(WHAT TO PRODUCE):
Return every line of the items below that contains the word "lights".

::::::::

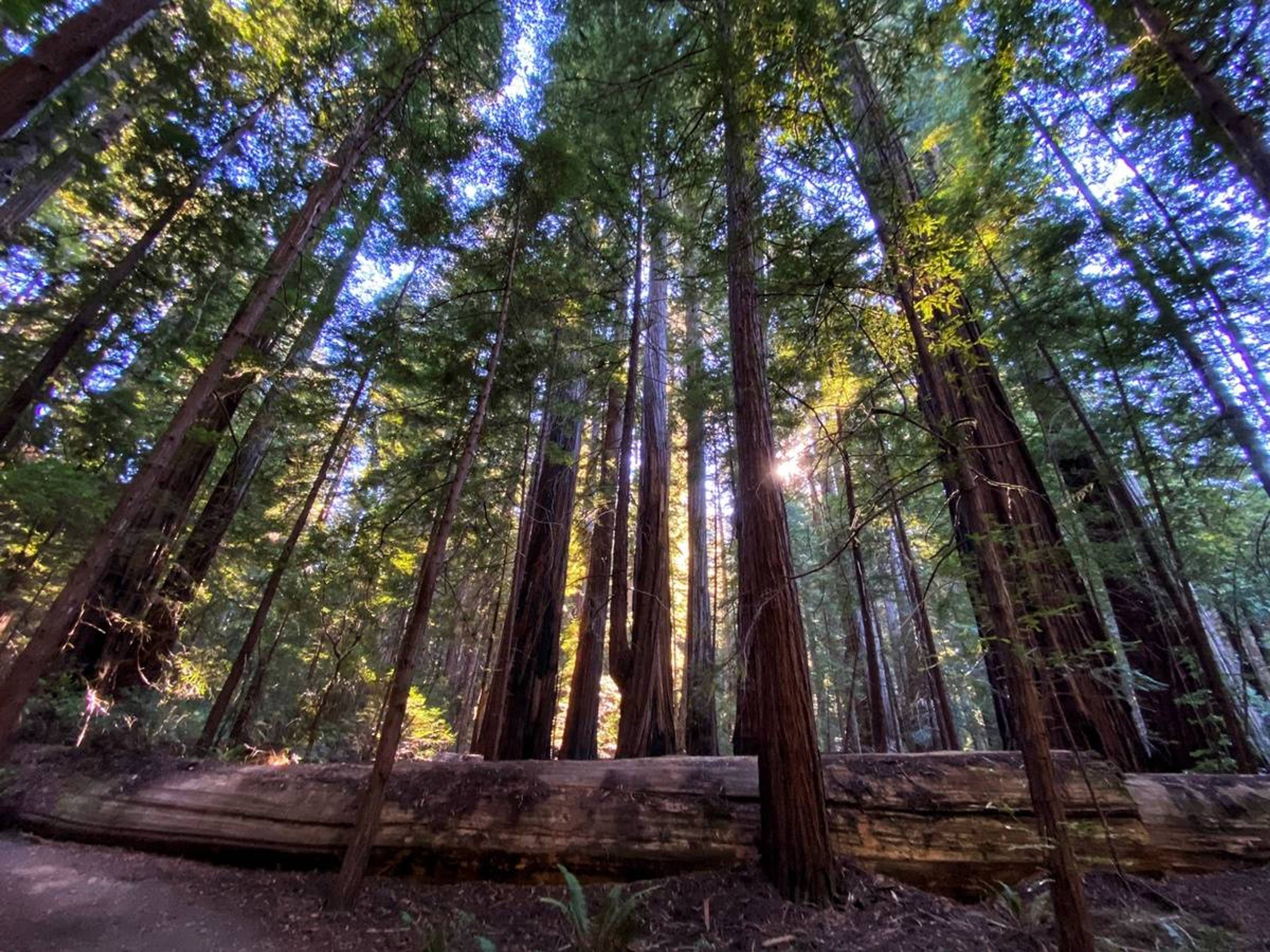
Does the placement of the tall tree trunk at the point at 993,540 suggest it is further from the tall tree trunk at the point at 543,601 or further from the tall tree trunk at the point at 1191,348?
the tall tree trunk at the point at 543,601

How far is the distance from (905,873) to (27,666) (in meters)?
7.19

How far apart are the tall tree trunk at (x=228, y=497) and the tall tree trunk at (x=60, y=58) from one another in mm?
3371

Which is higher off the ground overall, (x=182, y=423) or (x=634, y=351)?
(x=634, y=351)

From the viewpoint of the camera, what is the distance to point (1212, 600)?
8734mm

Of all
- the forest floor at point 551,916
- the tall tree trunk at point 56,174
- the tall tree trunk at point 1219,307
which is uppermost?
the tall tree trunk at point 56,174

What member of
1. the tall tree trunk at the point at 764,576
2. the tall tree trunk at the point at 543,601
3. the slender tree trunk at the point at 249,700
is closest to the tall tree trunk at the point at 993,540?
the tall tree trunk at the point at 764,576

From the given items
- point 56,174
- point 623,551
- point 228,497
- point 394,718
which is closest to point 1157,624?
point 623,551

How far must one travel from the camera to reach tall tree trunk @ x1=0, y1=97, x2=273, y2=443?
755cm

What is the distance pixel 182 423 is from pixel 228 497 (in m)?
5.22

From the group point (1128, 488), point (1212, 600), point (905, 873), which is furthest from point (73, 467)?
point (1212, 600)

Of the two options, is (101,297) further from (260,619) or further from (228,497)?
(260,619)

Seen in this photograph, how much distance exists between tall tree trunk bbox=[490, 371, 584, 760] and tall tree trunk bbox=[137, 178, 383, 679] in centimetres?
390

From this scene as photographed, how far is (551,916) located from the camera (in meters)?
3.78

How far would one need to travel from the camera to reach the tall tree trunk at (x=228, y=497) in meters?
7.54
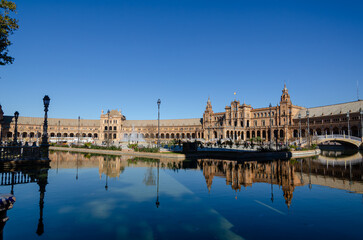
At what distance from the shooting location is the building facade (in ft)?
263

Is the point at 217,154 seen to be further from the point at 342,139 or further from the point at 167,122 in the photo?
the point at 167,122

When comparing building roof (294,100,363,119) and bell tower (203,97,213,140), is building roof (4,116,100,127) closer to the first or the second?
bell tower (203,97,213,140)

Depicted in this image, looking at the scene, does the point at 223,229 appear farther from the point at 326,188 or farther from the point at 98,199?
the point at 326,188

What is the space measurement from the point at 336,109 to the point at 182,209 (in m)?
88.1

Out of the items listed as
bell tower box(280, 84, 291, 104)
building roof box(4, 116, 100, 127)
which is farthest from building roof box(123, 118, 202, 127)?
bell tower box(280, 84, 291, 104)

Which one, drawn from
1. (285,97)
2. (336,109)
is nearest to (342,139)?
(336,109)

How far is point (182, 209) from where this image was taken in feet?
33.9

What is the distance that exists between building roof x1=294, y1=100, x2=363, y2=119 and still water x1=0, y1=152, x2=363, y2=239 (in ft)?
236

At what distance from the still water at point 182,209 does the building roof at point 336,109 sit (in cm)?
7208

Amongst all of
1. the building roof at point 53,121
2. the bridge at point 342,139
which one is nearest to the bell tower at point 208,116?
the building roof at point 53,121

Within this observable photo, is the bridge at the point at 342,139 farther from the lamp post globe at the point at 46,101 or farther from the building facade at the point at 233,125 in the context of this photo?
the lamp post globe at the point at 46,101

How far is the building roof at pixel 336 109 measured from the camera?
250ft

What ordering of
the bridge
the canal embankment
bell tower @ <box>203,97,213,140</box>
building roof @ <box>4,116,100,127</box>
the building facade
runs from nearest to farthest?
the canal embankment → the bridge → the building facade → bell tower @ <box>203,97,213,140</box> → building roof @ <box>4,116,100,127</box>

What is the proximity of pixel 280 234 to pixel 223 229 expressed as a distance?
1688 mm
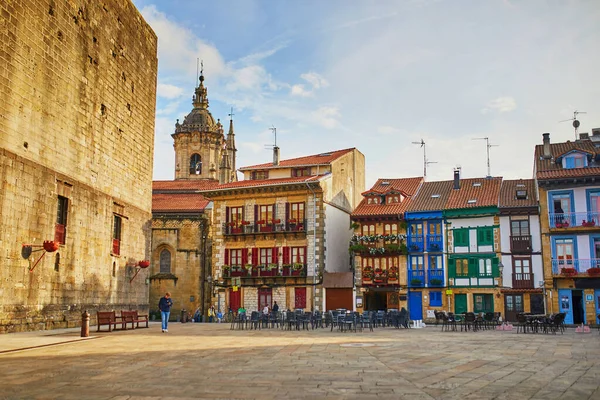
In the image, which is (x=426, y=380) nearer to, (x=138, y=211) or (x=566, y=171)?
(x=138, y=211)

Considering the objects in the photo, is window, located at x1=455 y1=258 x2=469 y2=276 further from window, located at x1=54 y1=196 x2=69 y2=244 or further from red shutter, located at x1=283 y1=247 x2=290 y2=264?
window, located at x1=54 y1=196 x2=69 y2=244

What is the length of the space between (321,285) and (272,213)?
20.4ft

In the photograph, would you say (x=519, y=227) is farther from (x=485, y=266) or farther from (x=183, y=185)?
(x=183, y=185)

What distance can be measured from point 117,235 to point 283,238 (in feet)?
41.7

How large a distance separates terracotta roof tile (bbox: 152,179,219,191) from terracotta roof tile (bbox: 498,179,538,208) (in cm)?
2682

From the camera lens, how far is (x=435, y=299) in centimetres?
3753

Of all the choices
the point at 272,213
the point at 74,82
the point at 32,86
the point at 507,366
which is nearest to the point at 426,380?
the point at 507,366

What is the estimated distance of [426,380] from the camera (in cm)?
1002

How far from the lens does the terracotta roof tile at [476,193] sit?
37500 mm

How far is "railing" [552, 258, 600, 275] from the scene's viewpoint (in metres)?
33.9

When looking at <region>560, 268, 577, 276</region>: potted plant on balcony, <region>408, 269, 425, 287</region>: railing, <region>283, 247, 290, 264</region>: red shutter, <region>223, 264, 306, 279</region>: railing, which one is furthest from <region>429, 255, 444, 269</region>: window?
<region>283, 247, 290, 264</region>: red shutter

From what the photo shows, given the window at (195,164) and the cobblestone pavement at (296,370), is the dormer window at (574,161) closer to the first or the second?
the cobblestone pavement at (296,370)

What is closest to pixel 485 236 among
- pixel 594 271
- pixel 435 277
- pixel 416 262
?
pixel 435 277

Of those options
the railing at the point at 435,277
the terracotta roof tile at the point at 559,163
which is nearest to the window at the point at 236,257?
the railing at the point at 435,277
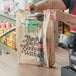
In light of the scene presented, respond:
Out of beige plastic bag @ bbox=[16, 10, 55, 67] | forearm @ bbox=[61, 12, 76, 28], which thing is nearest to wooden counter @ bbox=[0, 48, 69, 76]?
beige plastic bag @ bbox=[16, 10, 55, 67]

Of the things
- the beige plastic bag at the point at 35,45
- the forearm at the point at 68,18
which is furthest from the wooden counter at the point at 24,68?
the forearm at the point at 68,18

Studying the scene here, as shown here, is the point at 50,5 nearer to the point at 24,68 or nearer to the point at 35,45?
the point at 35,45

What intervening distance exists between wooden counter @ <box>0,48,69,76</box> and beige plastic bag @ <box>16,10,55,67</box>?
43 mm

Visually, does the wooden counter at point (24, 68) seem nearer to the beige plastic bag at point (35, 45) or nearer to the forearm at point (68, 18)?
the beige plastic bag at point (35, 45)

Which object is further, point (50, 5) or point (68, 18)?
point (50, 5)

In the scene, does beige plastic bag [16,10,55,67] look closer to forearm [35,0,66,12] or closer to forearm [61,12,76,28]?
forearm [35,0,66,12]

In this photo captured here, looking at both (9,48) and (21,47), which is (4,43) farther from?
(21,47)

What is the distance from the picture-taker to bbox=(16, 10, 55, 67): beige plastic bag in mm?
1080

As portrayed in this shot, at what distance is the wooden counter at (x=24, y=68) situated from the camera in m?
1.01

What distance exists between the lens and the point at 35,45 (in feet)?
3.71

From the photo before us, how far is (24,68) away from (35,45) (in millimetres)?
146

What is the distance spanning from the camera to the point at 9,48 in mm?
1762

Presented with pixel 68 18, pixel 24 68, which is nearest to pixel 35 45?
pixel 24 68

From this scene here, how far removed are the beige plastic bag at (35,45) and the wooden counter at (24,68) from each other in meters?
0.04
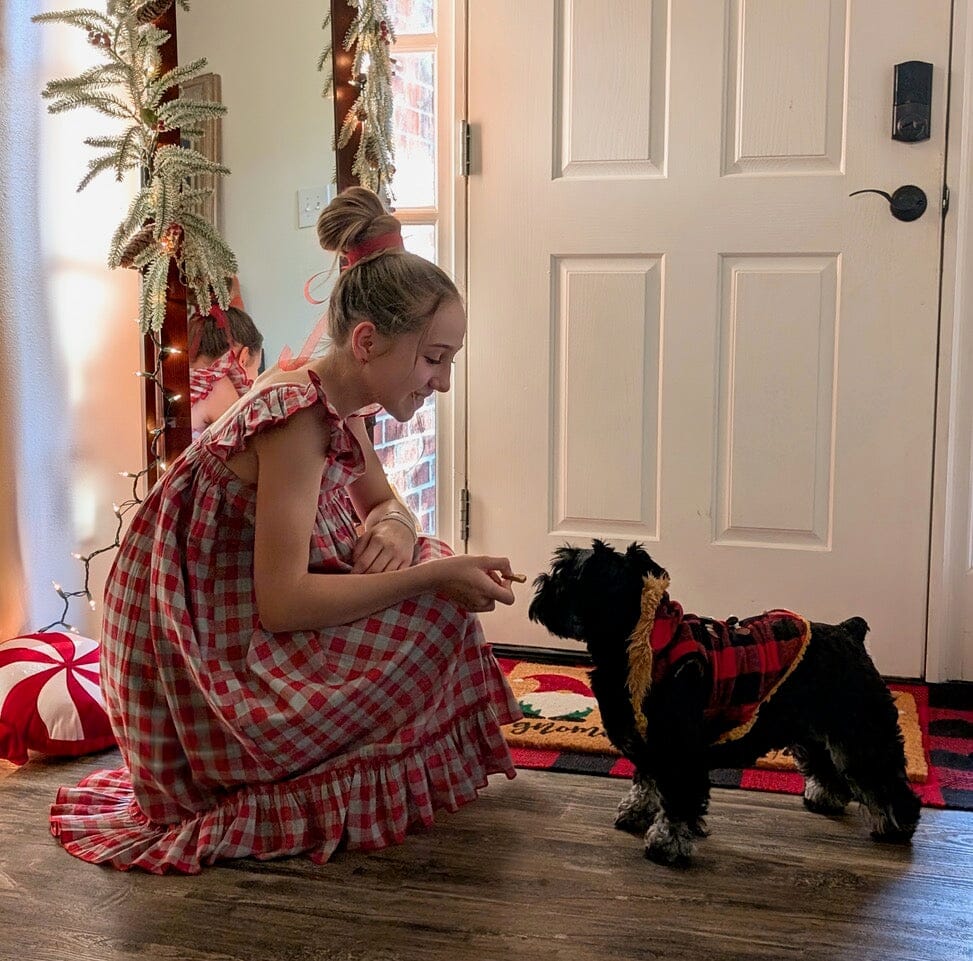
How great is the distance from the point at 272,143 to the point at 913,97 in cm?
133

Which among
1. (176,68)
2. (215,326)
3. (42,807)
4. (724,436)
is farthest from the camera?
(724,436)

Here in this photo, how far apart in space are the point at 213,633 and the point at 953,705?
159 cm

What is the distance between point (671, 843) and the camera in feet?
5.62

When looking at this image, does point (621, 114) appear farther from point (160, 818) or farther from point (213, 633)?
point (160, 818)

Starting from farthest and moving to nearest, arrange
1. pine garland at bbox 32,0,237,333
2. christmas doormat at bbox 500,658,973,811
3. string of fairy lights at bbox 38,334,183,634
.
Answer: string of fairy lights at bbox 38,334,183,634
pine garland at bbox 32,0,237,333
christmas doormat at bbox 500,658,973,811

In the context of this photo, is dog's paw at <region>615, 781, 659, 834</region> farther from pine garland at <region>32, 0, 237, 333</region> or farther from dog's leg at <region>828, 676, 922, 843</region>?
pine garland at <region>32, 0, 237, 333</region>

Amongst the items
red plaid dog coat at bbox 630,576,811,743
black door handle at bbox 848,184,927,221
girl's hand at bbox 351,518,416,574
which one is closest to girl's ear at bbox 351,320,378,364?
girl's hand at bbox 351,518,416,574

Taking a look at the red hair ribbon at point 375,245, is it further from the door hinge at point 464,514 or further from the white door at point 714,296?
the door hinge at point 464,514

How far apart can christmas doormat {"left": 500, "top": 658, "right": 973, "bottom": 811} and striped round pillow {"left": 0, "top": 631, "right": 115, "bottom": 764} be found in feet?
2.48

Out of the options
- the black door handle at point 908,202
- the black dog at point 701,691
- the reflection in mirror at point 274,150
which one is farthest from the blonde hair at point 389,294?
the black door handle at point 908,202

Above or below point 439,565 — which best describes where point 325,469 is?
above

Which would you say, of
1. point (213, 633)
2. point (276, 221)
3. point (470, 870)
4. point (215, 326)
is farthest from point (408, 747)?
point (276, 221)

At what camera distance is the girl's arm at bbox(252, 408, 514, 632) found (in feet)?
5.56

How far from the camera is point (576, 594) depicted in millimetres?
1668
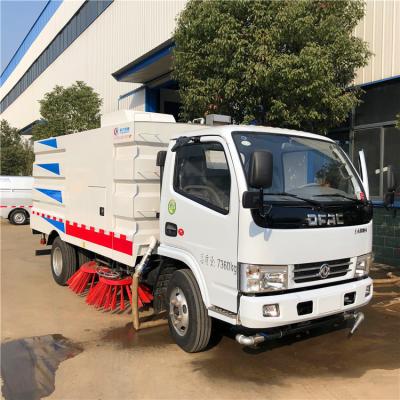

::::::::

(REPLY):
3. string of fairy lights at bbox 38,334,183,634
Answer: string of fairy lights at bbox 38,334,183,634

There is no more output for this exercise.